**TASK INSTRUCTIONS:**
A. In the text about Istel's parachuting career, what year did Sports Illustrated send Lee to interview Istel?
B. Continue the text about Istel's parachuting career from where it stops.

Istel gained momentum in the skydiving world, even managing to convince the International Parachuting Commission to hold theWorld Parachuting Championships in the United States in 1962, even though Americans weren’t taken seriously in the sport then. His company expanded over the years, becoming the country’s largest. He owned 17 airplanes, an airport between Los Angeles and San Diego, and even bought farms surrounding airports so he wouldn’t have to deal with potential lawsuits filed by local residents annoyed by the noisy planes. 

His influence in parachuting spread beyond just the sporting aspect of it. According to a Sports Illustrated article from 1962, “When Istel launched the sport in this country, the U.S. Army would not allow its paratroopers to [engage in free-fall parachuting]. Two years later, the Army was paying Istel to show them how to do it.”

It was around this time in Istel’s life that he met Lee, who was a journalist and an adventurer as well; Lee had a pilot’s license, reported on skiing and wrote columns in Sports Illustrated. In 1961, the magazine sent Lee to interview Istel, but he says he “interviewed her back quite seriously.”
 
The two have been married now for 44 years. Istel says, “My only objection I have to her is that she’s made 44 years go by like 44 minutes. She’s a very interesting and entertaining woman.” (Lee declined to be interviewed for this story.)

**DATA SHOWN:**
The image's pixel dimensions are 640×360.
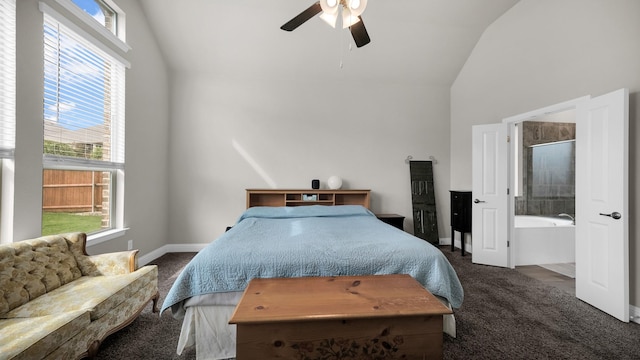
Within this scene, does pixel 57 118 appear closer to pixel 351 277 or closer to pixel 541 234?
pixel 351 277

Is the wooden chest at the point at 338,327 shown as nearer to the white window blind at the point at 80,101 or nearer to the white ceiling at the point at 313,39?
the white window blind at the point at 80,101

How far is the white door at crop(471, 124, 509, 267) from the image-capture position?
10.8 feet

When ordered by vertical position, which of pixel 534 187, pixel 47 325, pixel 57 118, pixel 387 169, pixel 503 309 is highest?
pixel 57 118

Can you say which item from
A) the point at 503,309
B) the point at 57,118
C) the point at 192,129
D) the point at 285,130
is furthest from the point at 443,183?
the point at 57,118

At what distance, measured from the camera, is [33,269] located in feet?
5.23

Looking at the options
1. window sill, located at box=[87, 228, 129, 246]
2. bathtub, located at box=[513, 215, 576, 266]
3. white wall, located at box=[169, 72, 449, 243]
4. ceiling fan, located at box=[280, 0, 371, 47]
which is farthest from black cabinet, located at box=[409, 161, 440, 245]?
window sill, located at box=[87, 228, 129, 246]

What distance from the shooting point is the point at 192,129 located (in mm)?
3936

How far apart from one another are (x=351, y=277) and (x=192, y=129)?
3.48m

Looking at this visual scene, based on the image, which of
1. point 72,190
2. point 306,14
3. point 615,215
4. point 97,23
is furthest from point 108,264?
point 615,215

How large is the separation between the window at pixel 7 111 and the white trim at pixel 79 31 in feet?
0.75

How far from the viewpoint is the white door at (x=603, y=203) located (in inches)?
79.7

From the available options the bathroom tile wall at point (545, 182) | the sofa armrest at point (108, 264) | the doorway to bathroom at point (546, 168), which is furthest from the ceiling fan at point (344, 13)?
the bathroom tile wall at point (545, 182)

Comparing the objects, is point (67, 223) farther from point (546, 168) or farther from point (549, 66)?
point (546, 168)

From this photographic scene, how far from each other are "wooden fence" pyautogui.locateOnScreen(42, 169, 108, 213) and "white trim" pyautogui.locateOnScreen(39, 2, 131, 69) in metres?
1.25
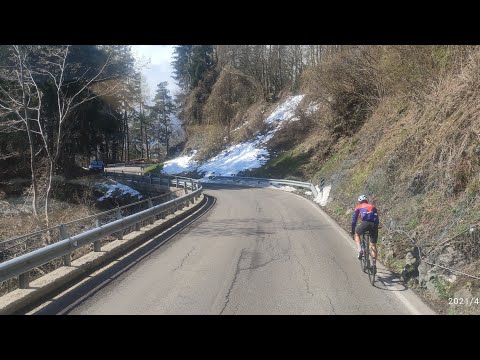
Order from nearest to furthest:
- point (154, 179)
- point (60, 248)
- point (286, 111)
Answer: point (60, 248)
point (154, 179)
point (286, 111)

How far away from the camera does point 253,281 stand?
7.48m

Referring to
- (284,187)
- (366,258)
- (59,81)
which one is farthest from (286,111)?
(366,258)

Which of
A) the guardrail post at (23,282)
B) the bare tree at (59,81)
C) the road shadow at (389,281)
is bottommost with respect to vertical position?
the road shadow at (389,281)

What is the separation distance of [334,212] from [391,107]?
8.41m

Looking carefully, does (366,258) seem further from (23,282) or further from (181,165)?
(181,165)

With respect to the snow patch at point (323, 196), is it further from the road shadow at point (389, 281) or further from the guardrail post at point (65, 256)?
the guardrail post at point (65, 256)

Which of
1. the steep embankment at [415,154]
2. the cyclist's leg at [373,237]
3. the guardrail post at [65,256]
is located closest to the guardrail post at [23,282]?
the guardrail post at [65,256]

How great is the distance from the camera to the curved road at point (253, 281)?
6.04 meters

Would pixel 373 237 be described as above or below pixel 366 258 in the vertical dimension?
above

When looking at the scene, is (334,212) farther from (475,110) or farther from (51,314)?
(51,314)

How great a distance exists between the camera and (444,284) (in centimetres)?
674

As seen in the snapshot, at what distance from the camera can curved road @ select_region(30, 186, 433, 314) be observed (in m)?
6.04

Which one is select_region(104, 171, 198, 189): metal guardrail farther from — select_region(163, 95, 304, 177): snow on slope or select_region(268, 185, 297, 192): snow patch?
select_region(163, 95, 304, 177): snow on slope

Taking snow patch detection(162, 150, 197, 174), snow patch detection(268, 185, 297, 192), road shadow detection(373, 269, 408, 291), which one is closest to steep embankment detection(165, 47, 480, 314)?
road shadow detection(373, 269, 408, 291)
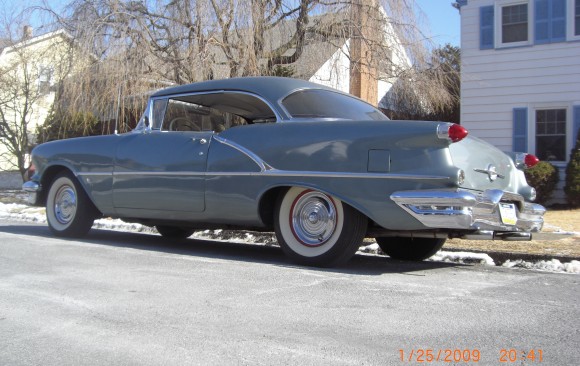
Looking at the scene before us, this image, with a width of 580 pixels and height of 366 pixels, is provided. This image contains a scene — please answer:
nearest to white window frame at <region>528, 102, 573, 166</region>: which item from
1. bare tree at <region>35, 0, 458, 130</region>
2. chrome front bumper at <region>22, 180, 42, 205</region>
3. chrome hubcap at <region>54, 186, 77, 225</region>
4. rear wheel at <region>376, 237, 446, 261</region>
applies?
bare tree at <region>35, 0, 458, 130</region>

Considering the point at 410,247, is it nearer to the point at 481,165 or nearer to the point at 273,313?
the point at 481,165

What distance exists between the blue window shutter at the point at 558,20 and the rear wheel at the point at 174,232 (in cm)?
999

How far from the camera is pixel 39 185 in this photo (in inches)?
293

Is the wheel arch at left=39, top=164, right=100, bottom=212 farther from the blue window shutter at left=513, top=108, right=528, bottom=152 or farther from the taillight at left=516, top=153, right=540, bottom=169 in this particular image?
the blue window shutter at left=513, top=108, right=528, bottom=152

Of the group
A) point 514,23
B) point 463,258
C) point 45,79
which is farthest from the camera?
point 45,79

**RESULTS IN ORDER:**
A. 1961

B.
After 26 years of building his parachuting empire, Istel left his career, believing he had stayed in the business for too long. “Enough is enough,” Istel says. “And I had bought some desert land and I told my wife we were going to sit in the desert and think of something to do.”

Marker for the Museum of History in Granite, Felicity | Brant Barger
Marker for the Museum of History in Granite | Brant Barger

"To Engrave in Granite Highlights of the Collective Memory of Humanity”

There is 910 feet between the pyramid and the Church on the Hill. The space in between is filled with granite monuments, some 100 feet long and arranged symmetrically, all of which are part of the Museum of History in Granite. One section is fanned out like a compass rose and the other positioned in a partway zigzag pattern.
 
For Istel, this museum is the real central activity in Felicity and his true passion project. There is enough reading material on history engraved on these monuments to keep visitors busy for hours. (Istel meticulously researches the history and writes the text, having his wife help on proofreading.) Walk around the outdoor museum and you’ll find sections of the monuments divided into different categories, with topics covering the history of humanity, the United States, Arizona, California, the Foreign Legion, the U.S. Marine Corps Korean War legacy and the Hall of Fame of Parachuting. 
 
Istel’s efforts haven’t gone unrecognized. The states of New Hampshire and Arizona have nominated the museum as a World Heritage Site. University of California President Janet Napolitano penned a letter to Istel in 2015, writing, “You have created an amazing site with the Museum of History in Granite and have every reason to take pride in it. For my part, I am honored to be included on the panel of notable Arizonians, and I thank you for that.”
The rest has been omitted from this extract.